Jesse Desjardins pulled together his annual 100 best slides from that onslaught. That meta-presentation is at the bottom of the post.
The one slide that really stuck out to me (beyond the JR piece which must be in the favella’s in Rio) was this one simple blender slide from the Kraft presentation. I didn’t see the rest of the presentation. I almost don’t want to. This slide by itself is likely more aspirational than real but still speaks worlds about a key innovation happening around us.
We need new models of working together to produce the most effective, the most digitally-enabled, the most organically social, the absolute best new creative. It’s not just team structure, its not just a fresh organizational chart, its more. It’s a different business model. It’s social that is horizontal (vs. hierarchical) and networked. It’s incubated and special. It’s tied to a different measure of profitability on the agency side that stretches beyond the timesheet, the mark-up, and the procurement-optimized rate card.
Here Kraft crosses out workshops and think tanks to get to what fascinates all of marketing-dom now – silicon valley models of incubators and start-ups. Marketers are entranced by the apparent agility of small tech start-ups. They do move faster generally unencumbered by the bureaucracy of big, established businesses. But is it realistic that Kraft can establish a start-up set of behaviors?
If they really set up a start-up it is.
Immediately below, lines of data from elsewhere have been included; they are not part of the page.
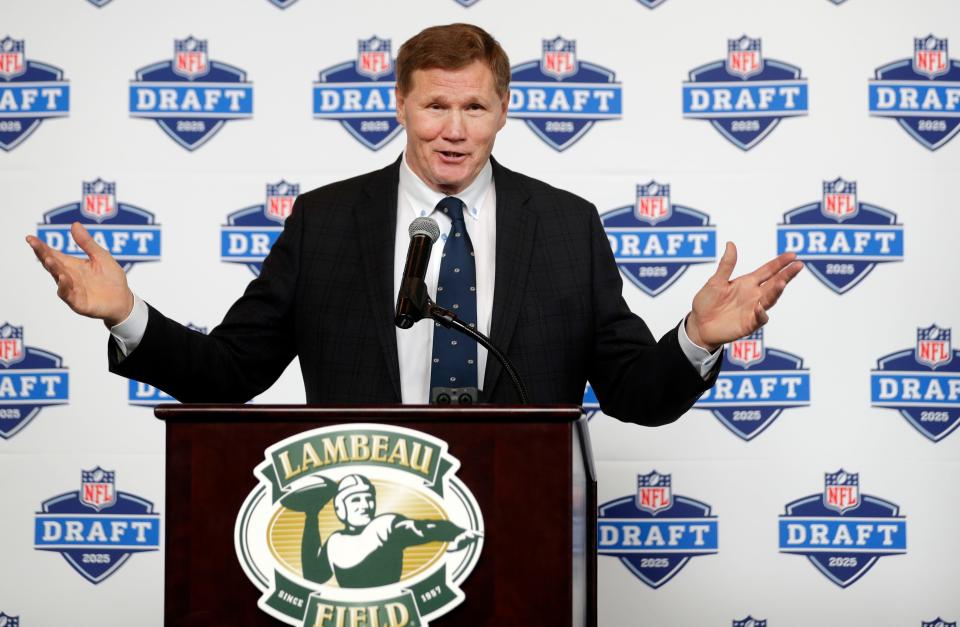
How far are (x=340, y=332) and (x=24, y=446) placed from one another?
1715mm

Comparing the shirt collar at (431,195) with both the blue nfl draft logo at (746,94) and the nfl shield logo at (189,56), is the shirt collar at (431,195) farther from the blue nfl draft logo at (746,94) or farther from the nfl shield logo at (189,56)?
the nfl shield logo at (189,56)

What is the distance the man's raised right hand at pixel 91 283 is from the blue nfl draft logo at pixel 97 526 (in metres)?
1.78

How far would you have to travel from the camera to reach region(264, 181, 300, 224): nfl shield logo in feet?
11.0

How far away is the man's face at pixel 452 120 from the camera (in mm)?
2143

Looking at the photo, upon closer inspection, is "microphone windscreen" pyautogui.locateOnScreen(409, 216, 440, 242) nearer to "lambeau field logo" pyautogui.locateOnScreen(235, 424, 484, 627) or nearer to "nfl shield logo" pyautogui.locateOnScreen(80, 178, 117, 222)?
"lambeau field logo" pyautogui.locateOnScreen(235, 424, 484, 627)

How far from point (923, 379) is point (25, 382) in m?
2.72

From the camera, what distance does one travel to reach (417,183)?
2.21 metres

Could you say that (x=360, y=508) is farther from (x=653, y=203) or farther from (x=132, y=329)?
(x=653, y=203)

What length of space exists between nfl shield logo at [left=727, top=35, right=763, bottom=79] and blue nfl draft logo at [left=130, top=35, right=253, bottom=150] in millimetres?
1484

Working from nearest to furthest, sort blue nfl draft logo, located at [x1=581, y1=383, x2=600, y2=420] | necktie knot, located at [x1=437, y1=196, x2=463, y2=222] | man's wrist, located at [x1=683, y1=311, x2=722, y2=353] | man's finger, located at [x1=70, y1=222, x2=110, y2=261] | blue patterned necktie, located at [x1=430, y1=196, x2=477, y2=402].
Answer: man's finger, located at [x1=70, y1=222, x2=110, y2=261] < man's wrist, located at [x1=683, y1=311, x2=722, y2=353] < blue patterned necktie, located at [x1=430, y1=196, x2=477, y2=402] < necktie knot, located at [x1=437, y1=196, x2=463, y2=222] < blue nfl draft logo, located at [x1=581, y1=383, x2=600, y2=420]

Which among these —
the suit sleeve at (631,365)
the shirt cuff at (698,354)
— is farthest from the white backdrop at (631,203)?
the shirt cuff at (698,354)

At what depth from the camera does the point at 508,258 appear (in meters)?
2.10

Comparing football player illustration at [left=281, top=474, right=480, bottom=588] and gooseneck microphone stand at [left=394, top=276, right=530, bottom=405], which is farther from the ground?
gooseneck microphone stand at [left=394, top=276, right=530, bottom=405]

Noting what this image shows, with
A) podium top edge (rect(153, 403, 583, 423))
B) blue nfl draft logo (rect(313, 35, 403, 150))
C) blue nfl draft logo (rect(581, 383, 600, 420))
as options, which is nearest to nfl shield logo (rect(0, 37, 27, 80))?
blue nfl draft logo (rect(313, 35, 403, 150))
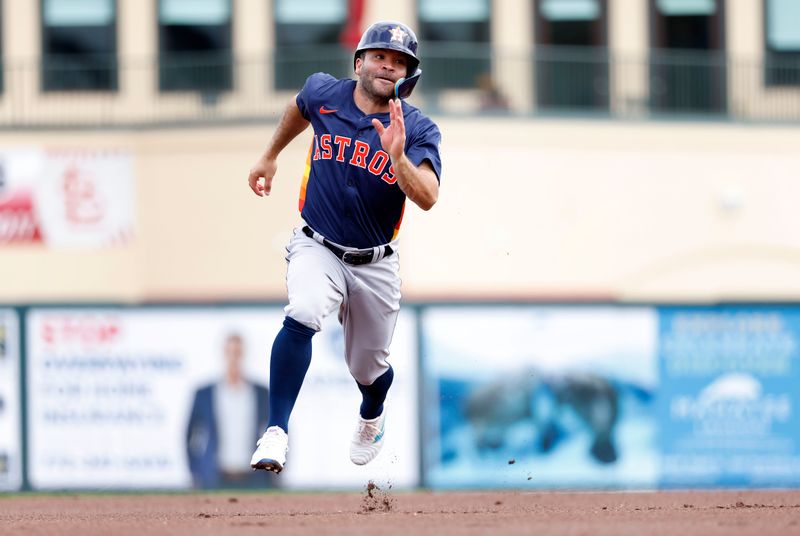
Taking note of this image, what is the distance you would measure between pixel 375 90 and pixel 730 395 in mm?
7472

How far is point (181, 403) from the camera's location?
51.5ft

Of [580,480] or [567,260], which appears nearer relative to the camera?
[580,480]

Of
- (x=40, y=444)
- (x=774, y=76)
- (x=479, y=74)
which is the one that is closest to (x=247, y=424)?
(x=40, y=444)

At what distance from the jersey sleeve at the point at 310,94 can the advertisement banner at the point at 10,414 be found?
6914 millimetres

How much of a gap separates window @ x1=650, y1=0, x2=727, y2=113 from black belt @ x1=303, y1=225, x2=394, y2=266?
14690mm

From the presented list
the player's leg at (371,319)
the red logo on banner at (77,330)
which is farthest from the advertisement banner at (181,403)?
the player's leg at (371,319)

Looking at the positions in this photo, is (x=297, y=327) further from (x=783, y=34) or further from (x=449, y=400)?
(x=783, y=34)

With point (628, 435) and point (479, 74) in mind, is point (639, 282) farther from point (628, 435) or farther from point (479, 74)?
point (628, 435)

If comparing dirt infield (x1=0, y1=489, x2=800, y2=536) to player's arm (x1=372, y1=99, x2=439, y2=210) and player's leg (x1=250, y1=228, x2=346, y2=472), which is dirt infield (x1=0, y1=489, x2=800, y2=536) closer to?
player's leg (x1=250, y1=228, x2=346, y2=472)

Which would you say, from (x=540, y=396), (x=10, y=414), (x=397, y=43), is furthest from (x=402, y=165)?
(x=10, y=414)

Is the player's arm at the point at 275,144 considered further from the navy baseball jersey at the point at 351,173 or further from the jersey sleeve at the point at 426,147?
the jersey sleeve at the point at 426,147

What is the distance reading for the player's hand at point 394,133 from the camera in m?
8.52

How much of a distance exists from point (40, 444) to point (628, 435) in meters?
5.20

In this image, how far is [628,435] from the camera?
15664mm
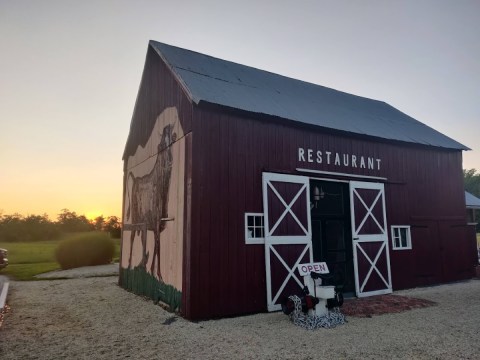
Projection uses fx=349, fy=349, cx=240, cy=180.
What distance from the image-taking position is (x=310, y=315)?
738 cm

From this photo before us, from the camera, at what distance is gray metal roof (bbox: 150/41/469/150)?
9.48 metres

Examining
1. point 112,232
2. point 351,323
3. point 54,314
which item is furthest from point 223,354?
point 112,232

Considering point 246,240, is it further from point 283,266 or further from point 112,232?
point 112,232

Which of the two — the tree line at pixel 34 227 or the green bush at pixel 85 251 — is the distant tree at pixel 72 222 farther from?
the green bush at pixel 85 251

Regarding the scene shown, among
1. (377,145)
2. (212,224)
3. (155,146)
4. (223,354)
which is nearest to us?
(223,354)

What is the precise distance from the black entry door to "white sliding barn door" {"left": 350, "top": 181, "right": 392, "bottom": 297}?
0.24 m

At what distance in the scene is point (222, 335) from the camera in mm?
6535

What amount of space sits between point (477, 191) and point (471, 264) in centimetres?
5523

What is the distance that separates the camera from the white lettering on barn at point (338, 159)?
1007 centimetres

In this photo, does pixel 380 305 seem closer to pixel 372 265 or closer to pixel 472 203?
pixel 372 265

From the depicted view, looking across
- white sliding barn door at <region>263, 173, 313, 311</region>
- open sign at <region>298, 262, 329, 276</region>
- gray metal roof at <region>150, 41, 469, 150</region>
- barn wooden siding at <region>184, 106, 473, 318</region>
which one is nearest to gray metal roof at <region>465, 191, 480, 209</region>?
gray metal roof at <region>150, 41, 469, 150</region>

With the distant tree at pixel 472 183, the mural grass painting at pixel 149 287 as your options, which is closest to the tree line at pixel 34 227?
the mural grass painting at pixel 149 287

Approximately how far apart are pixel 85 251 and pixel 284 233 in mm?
15744

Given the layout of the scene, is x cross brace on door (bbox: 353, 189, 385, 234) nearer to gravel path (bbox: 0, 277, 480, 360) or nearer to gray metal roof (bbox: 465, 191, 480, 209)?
gravel path (bbox: 0, 277, 480, 360)
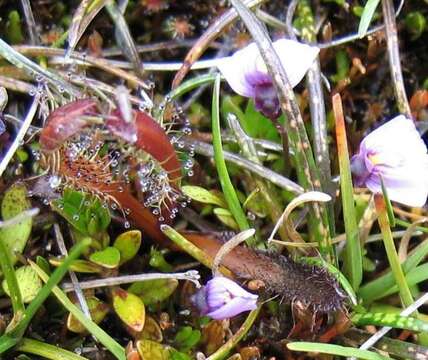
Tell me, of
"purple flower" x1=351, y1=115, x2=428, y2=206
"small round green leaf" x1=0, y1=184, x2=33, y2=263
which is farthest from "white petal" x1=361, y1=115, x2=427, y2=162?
"small round green leaf" x1=0, y1=184, x2=33, y2=263

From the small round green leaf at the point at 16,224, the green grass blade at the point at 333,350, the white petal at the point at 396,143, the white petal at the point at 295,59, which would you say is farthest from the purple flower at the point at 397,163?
the small round green leaf at the point at 16,224

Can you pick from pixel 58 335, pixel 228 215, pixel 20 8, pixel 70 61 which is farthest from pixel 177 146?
pixel 20 8

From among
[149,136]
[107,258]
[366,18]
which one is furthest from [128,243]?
[366,18]

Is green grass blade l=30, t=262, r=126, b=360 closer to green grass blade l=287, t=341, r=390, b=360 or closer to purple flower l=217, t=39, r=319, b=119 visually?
green grass blade l=287, t=341, r=390, b=360

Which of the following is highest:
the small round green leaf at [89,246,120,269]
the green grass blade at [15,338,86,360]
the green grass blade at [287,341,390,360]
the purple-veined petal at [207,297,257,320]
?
the small round green leaf at [89,246,120,269]

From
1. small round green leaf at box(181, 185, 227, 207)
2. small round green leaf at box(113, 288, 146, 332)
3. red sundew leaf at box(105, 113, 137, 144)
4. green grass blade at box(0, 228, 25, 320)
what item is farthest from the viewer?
small round green leaf at box(181, 185, 227, 207)

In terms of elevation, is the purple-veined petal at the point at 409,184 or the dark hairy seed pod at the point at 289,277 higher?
the purple-veined petal at the point at 409,184

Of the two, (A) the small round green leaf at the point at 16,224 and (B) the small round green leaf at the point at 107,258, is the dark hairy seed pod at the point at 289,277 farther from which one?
(A) the small round green leaf at the point at 16,224

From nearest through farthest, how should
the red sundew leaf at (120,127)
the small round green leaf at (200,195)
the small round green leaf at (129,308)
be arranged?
the red sundew leaf at (120,127) → the small round green leaf at (129,308) → the small round green leaf at (200,195)
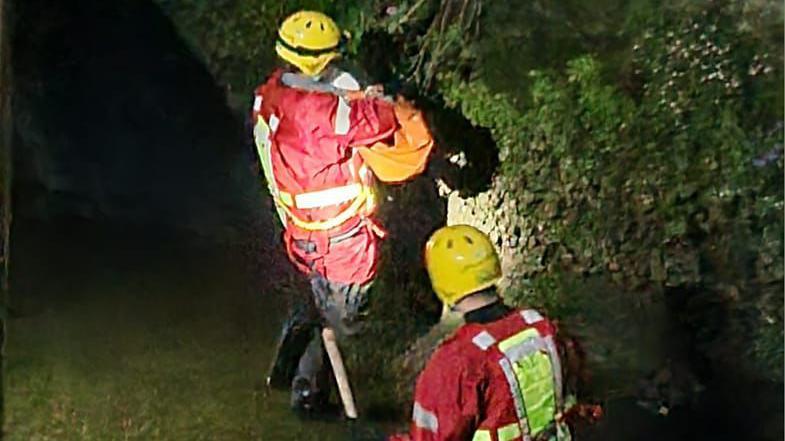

That means removing the burdens of a traditional brand marketing team whose job revolves around incremental sales targets and where “innovation” is defined by a new package design or 50% less sugar.
We need new ways of working. I am not sure the blender model is the roadmap more than an artifact of one company trying something different. I had the chance to work at a major FMCG last week. We used their process to bring multi-disciplinary groups together to work on marketing and solution problems. It was one of those models that downplay channel choices till much later, focuses on ideas and generally tries to get smart people to set aside their narrower commercial interests to get to the best ideas.
It worked pretty well. Still, it was designed “pre-social” and put no specific emphasis on driving advocacy. Would that process look different if the most important measure beyond sales was growth of positive customer advocacy?